— Да хорошо прошел, Петр, — Григорий Васильевич Романов с довольным, румяным лицом был похож на сверкающий самовар. — Спасибо тебе за приглашение. Лишь за городом ощущаешь настоящий отдых.
— Лыжи?
— Да, прокатился немного. Навыки уже подрастерял, но еще могу.
— Спорт и физкультуру, Григорий, ни в коем случае забрасывать нельзя! Это залог здоровья, то есть работоспособности. Чем ты крепче, тем больше сделаешь для страны.
— Я понимаю. Но поначалу, вроде, как и без надобности было, думал еще молодой, сейчас сложнее перестроиться.
— Ну что поделаешь, всем нынче нелегко, — Машеров широко улыбнулся, он был на редкость обаятельным человеком. — Такие нынче времена. Только успевай поспешать за последним вагоном.
После сказанных слов в его глазах промелькнула некая задумчивость. Романов же воспринял их как приглашение к откровенности:
— Считаешь, и в этот раз не успеем?
Бывший глава Белоруссии оторвался от чайного столика и посмотрел на товарища. Они уже успели поработать вместе и испытывали другу к другу искренне уважение. Оба люди дела и не любили пустопорожней трескотни.
— Должны, Григорий, успеть, обязаны! Сила еще есть, знания есть, люди есть?
— Насчет людей сложно, Пётр. Столько непроходимых дубов, вот куда их деть? Один просто дурак, второй послушный — давай-давай! А что давай? Сам не знает и знать не хочет!
— Опирайся на молодежь. У нас хорошая молодежь. Надо только не сюсюкать с ней, а дать порулить самим. Ответственность, знаешь, как окрыляет. Нам в свое время пришлось её нести через горнило страшной войны. Ничего, сдюжили, вытянули. Эти чем хуже?
— Непуганые. Им все досталось по праву рождения. В школе и комсомоле приучают к послушности. Вернее, мы сами приучили. Ну ты знаешь, чем это кончится.
— Но в Ленинграде нашлись же молодцы!
— Ох, молодцы! — Романов кисло улыбнулся. Ему до сих пор тот скандал отрыгивался. Как-никак, но именно он до этого руководил партийной организацией второй столицы. Так что и плюхи летели в первую очередь в него.
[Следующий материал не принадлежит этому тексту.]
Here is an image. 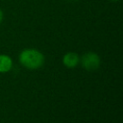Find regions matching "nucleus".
Segmentation results:
<instances>
[{"instance_id": "1", "label": "nucleus", "mask_w": 123, "mask_h": 123, "mask_svg": "<svg viewBox=\"0 0 123 123\" xmlns=\"http://www.w3.org/2000/svg\"><path fill=\"white\" fill-rule=\"evenodd\" d=\"M20 63L31 70L38 69L44 63V56L37 49H24L19 54Z\"/></svg>"}, {"instance_id": "2", "label": "nucleus", "mask_w": 123, "mask_h": 123, "mask_svg": "<svg viewBox=\"0 0 123 123\" xmlns=\"http://www.w3.org/2000/svg\"><path fill=\"white\" fill-rule=\"evenodd\" d=\"M82 66L87 71H95L99 68L101 60L95 52H86L80 59Z\"/></svg>"}, {"instance_id": "3", "label": "nucleus", "mask_w": 123, "mask_h": 123, "mask_svg": "<svg viewBox=\"0 0 123 123\" xmlns=\"http://www.w3.org/2000/svg\"><path fill=\"white\" fill-rule=\"evenodd\" d=\"M80 62V58L75 52H67L62 57V63L67 68H74Z\"/></svg>"}, {"instance_id": "4", "label": "nucleus", "mask_w": 123, "mask_h": 123, "mask_svg": "<svg viewBox=\"0 0 123 123\" xmlns=\"http://www.w3.org/2000/svg\"><path fill=\"white\" fill-rule=\"evenodd\" d=\"M12 67V60L5 54L0 55V73L9 72Z\"/></svg>"}, {"instance_id": "5", "label": "nucleus", "mask_w": 123, "mask_h": 123, "mask_svg": "<svg viewBox=\"0 0 123 123\" xmlns=\"http://www.w3.org/2000/svg\"><path fill=\"white\" fill-rule=\"evenodd\" d=\"M3 17H4V14H3V12L0 10V23L3 21Z\"/></svg>"}, {"instance_id": "6", "label": "nucleus", "mask_w": 123, "mask_h": 123, "mask_svg": "<svg viewBox=\"0 0 123 123\" xmlns=\"http://www.w3.org/2000/svg\"><path fill=\"white\" fill-rule=\"evenodd\" d=\"M111 1H118V0H111Z\"/></svg>"}, {"instance_id": "7", "label": "nucleus", "mask_w": 123, "mask_h": 123, "mask_svg": "<svg viewBox=\"0 0 123 123\" xmlns=\"http://www.w3.org/2000/svg\"><path fill=\"white\" fill-rule=\"evenodd\" d=\"M71 1H74V0H71Z\"/></svg>"}]
</instances>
Машеров ободряюще улыбнулся:
— А кто сказал, что будет легко. Я тут со своими до хрипоты бывает спорю.
— Своими? Там же в лаборатории половина оттуда.
— Да я привык уже всех так называть. Все там давно перемешались.
— Это хорошо, — вздохнул Романов. — Мне же приходится административные завалы ЦэКа разгребать. Снять-то Черненко и его кодлу сняли, а порядок пока не навели.
— К чаю наливочку подать? Я сам особо этим не увлекаюсь, но сегодня вечером, да к чайку, почему бы и нет?
— К чаю можно. Находился давеча, надышался воздухом, буду спать как младенец.
— Правильно, отдыхай, пока отдыхается. Забот послезавтра будет полон рот.
Романов с некоторым подозрением посмотрел на хозяина и благосклонно принял чашку чая. Как и большинство ленинградцев он обожал зимой горячий чай.
— С травами?
— Да, жена сама собирает.
— Она здесь живет?
— Сейчас в Минске с внучками. Но часто здесь бывает.
— Что, не прижилась в Москве?
— Нет, не прижилась, — Машеров поставил чашку на столик и потянулся за бутылкой, разливая наливку в маленькие, как напёрстки, рюмки. — Тягущая там какая-то атмосфера. Давит, говорит, на душу. У нас тут лучше, мы страна вольных аистов.
Они еще некоторое время молча пили чай, наливку, ели маленькие пирожки с разной начинкой. Зашли «еще по одной».
— Да, собственно, мне и самого столица больно уж тяготить начала.
— Ну сейчас ты больше здесь обитаешь. Вон какие хоромы отгрохали!
— Да! — махнул огорченно рукой бывший первый секретарь Белоруссии. — В Политбюро настояли. Нашей охранке проще меня в таком комплексе охранять. Здесь же поблизости выстроили новые дачи всех наших первых. Чтобы рядышком за забором, значит, обитали.
— Чего-то опасаются?
— Возможно. Мне не докладывают. С другой стороны, это и удобно, можно общаться чаще. Когда захочешь, а не когда получится.
— Командуешь?
— Не, — отмахнулся Машеров, — своих забот нынче выше крыше. Некали паказвац! Чаще прибегают совета спросить.
— Или попросить чего-то.
— Ну не без этого. Я ж нынче в фаворе! Приближенный к первым лицам. Правда, до сих пор не разумею откель такая милость.